One is that as a Christian, I think I have a moral duty to behave modestly. In life in general for me, this means not wearing low cut tops, not posting sexy pictures of myself on Facebook, and a myriad of other things. So how does this balance with the moral duty to breastfeed? I think I ought to breastfeed modestly. I don't think that breastfeeding is in any way obscene, but I do think that due to the oversexualization of our culture, many men would be prone to sexual thoughts if they saw exposed breast, and I don't want to elicit sexual thoughts in anyone other than Hubby!
To help me nurse modestly, I got a few super-cute nursing tops from Motherwear that allow me to nurse without revealing any of my breast except maybe when Baby's first getting attached and when he's done. And I try not to flash anyone. Baby won't tolerate a blanket over his head, so I don't bother even trying that anymore. For other moms who can afford it, nursing tops, etc are great. But I certainly don't think any mom should feel she has to make expensive purchases to breastfeed. Simply exercising reasonable discretion with what she can afford is all I think is necessary. But even with that being said, Baby's needs come first, and if that means some breast is exposed to public view, I don't think that's bad at all!
I also think the general population has a duty in regards to breastfeeding, and that is to mind their own business. I know that some people are creeps and might be trying to check me out. But beyond attempting to be modest in my feeding Baby, it's really not my problem. I cover up in hopes of not tempting anyone/causing anyone to sin by lusting after me, but I think that's as far as my role goes. My obligation to my baby comes before any obligation to the general public, including the obligation to modesty.

● GIVEN ENTRIES
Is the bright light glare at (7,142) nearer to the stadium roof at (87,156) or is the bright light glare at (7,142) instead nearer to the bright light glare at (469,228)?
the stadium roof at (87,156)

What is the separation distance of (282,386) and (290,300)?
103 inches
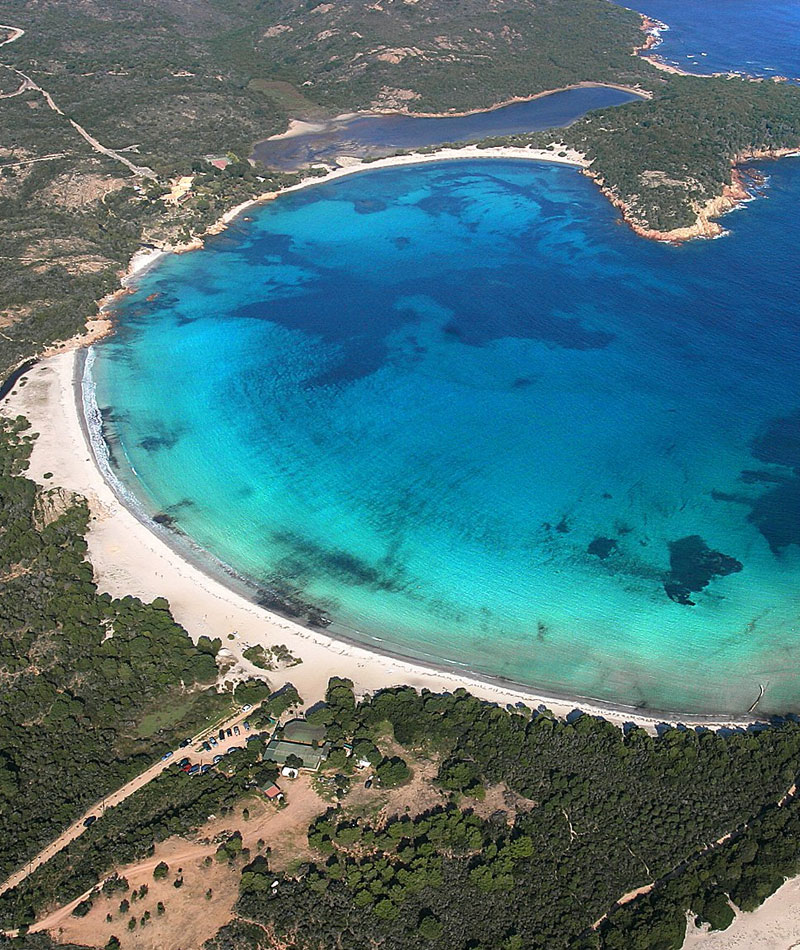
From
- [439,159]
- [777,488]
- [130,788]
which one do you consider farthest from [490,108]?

● TO DO
a - Print the stretch of the breastfeeding text from "To help me nurse" through "bad at all!".
b - Answer these questions from the breastfeeding text:
(i) From which company did the writer get nursing tops?
(ii) What will Baby not tolerate over his head?
(iii) What duty does the writer say the general population has with regard to breastfeeding?
c - Carry the breastfeeding text forward from its last sentence.

● REPLIES
a -
To help me nurse modestly, I got a few super-cute nursing tops from Motherwear that allow me to nurse without revealing any of my breast except maybe when Baby's first getting attached and when he's done. And I try not to flash anyone. Baby won't tolerate a blanket over his head, so I don't bother even trying that anymore. For other moms who can afford it, nursing tops, etc are great. But I certainly don't think any mom should feel she has to make expensive purchases to breastfeed. Simply exercising reasonable discretion with what she can afford is all I think is necessary. But even with that being said, Baby's needs come first, and if that means some breast is exposed to public view, I don't think that's bad at all!

b -
(i) Motherwear
(ii) A blanket
(iii) To mind their own business

c -
This goes for church too as far as I'm concerned. While I try to nurse modestly and quietly so I'm not a distraction, I think it's ultimately the responsibility of the other people in attendance to ensure their own focus is on God and not on the people around them, including me and my nursling.
What are your thoughts on the morality of nursing in public?
*"Duty" tends to have a little bit of a negative connotation in some contexts, so I just wanted to state for the record that besides thinking that I should breastfeed, I also love breastfeeding my son, and while I consider it a duty, I certainly don't think of it as a chore!
I'm a first-time Mom in the Midwest trying to raise my son to be a happy, healthy, intelligent little guy! I'm Catholic and conservative. I am against high taxes and increased government control over our daily lives. I'm pro-life, pro-family, and practice NFP. I try to do things naturally 'cause I think that's the way God designed them to run, so I come to a lot of the same conclusions as my liberal sisters! I'm a fan of breastfeeding, co-sleeping, baby-wearing, and attachment parenting in general! I don't expect my friends to agree with me on everything, but I expect them to respect that I always try to do what I think is right, even if I fail sometimes, just like everyone else.